It’s that time of the year again. The temperature and leaves are falling in unison. The semester has slowed to a stressful grind. Our long-awaited Thanksgiving break is finally at the doorstep. A needed week of rest to regenerate students in preparation for the struggle that is finals week.
Thanksgiving is upon us.
Thanksgiving functions as a pseudo-family reunion for many, which is why it’s my favorite holiday. You get to see your favorite cousins, have a laugh and watch the Detroit Lions attempt to win a football game. A true spectacle. The Lion’s last five Thanksgiving games could be used as an example of what not to do during a prime-time TV spot. Cowboys fans, you aren’t safe, either. America’s team has lost four of the five previous Thanksgiving outings. This consistently places them in the biggest loser of Thanksgiving race, spotlighted by the perennial winner, the guest bathroom.
Despite some truly disturbing roots, Thanksgiving spreads a genuinely beautiful message. Take a day out of 365 days to be grateful. Express gratitude for those around you and the blessings you enjoy, no matter how bountiful or meager. It’s an important day for us to celebrate and observe in order to stay grounded and in remembrance of the travesties the holiday is built upon.
That’s enough sermon, let’s talk about Thanksgiving’s biggest draw: the food.
Thanksgiving food is something that I cherish. Probably because many of the popular Thanksgiving dishes in the South are just straight-up soul food: mac and cheese, collard greens, cornbread, candied yams, etc.
The listed dishes are all unfairly labeled side dishes. A silly byproduct of English colloquialism, because anybody can tell you the side dishes are the true stars of Thanksgiving. Yes, turkey is essential to Thanksgiving dinner, but that’s because of tradition. Turkey is not the main character in the Thanksgiving cast. It can’t be. It goes against the principle lesson of Thanksgiving.
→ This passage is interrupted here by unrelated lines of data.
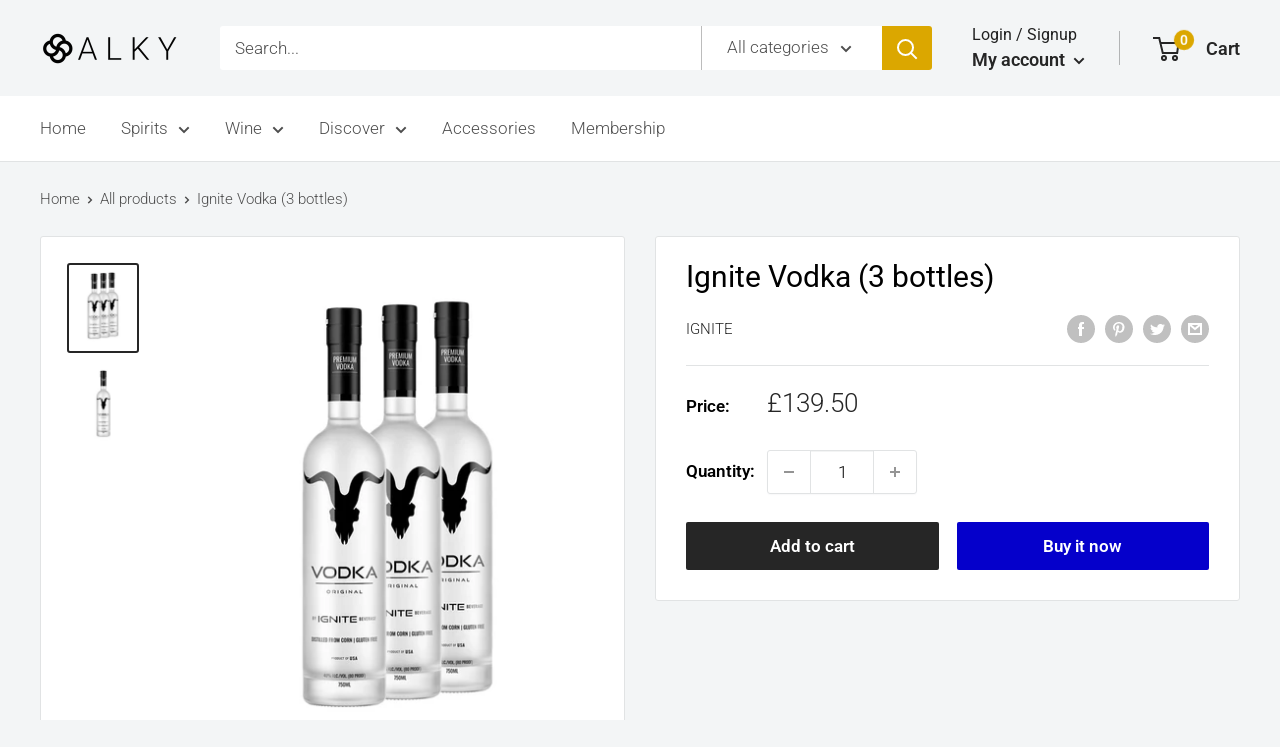

--- FILE ---
content_type: text/javascript
request_url: https://alkyclub.com/cdn/shop/t/6/assets/custom.js?v=102476495355921946141653330217
body_size: -572
content:
//# sourceMappingURL=/cdn/shop/t/6/assets/custom.js.map?v=102476495355921946141653330217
Over the decades and centuries, turkey ironically has assumed the spotlight on a holiday that preaches togetherness and fellowship. There is a high chance that turkey isn’t the best meat available at any given Thanksgiving dinner. Ham has become a dual sport athlete, truly headlining Christmas dinner and popping up at Thanksgiving celebrations nationwide. Barbecue is becoming a popular practice for the holiday, too. This means that turkey could be matched up against ribs, chicken, pork chops, brisket AND ham.
Those are only the meats that are arguably better than turkey. The side dishes are, once again, superior. They play a symbolic role in the holiday, too. Assigning different dishes to visitors makes them more invested as parts to the whole celebration, playing on the “in this together, here for each other” nature of the holiday.
The bird has a lot to prove.
The correct pie ranking goes: pecan pie, sweet potato pie, key lime pie, apple pie, chess pie then everything else. Cakes, cupcakes, cookies, ice cream and so many more desserts are prepared for the holiday. It’s a disservice, though. By the time dessert rolls around, everybody is stuffed. You’ll be lucky to find those who can stomach more than a slice or two of pie.
What’s my perfect Thanksgiving plate? Dressing and macaroni could occupy a third of the plate real-estate alone. Honestly, a good macaroni dish and dressing pan carry so much weight on my Thanksgiving meal satisfaction index. That cannot be overstated. Ham will usually be included in the first-round plate-building draft.
Don’t get me wrong, ham can be underwhelming. Particularly ham that is cut too thick, too salty or is not of the honey-ham variety. Those three traits in a ham could drastically tank it in my rankings.
Rounding out the first plate is candied yams and collard greens and a dinner roll.
Proudly, my plate is not in compliance with the food triangle. Low vibrational plates only this Thanksgiving.
Justice Rose is the opinion editor. He is a sophomore majoring in journalism from Madison, Miss.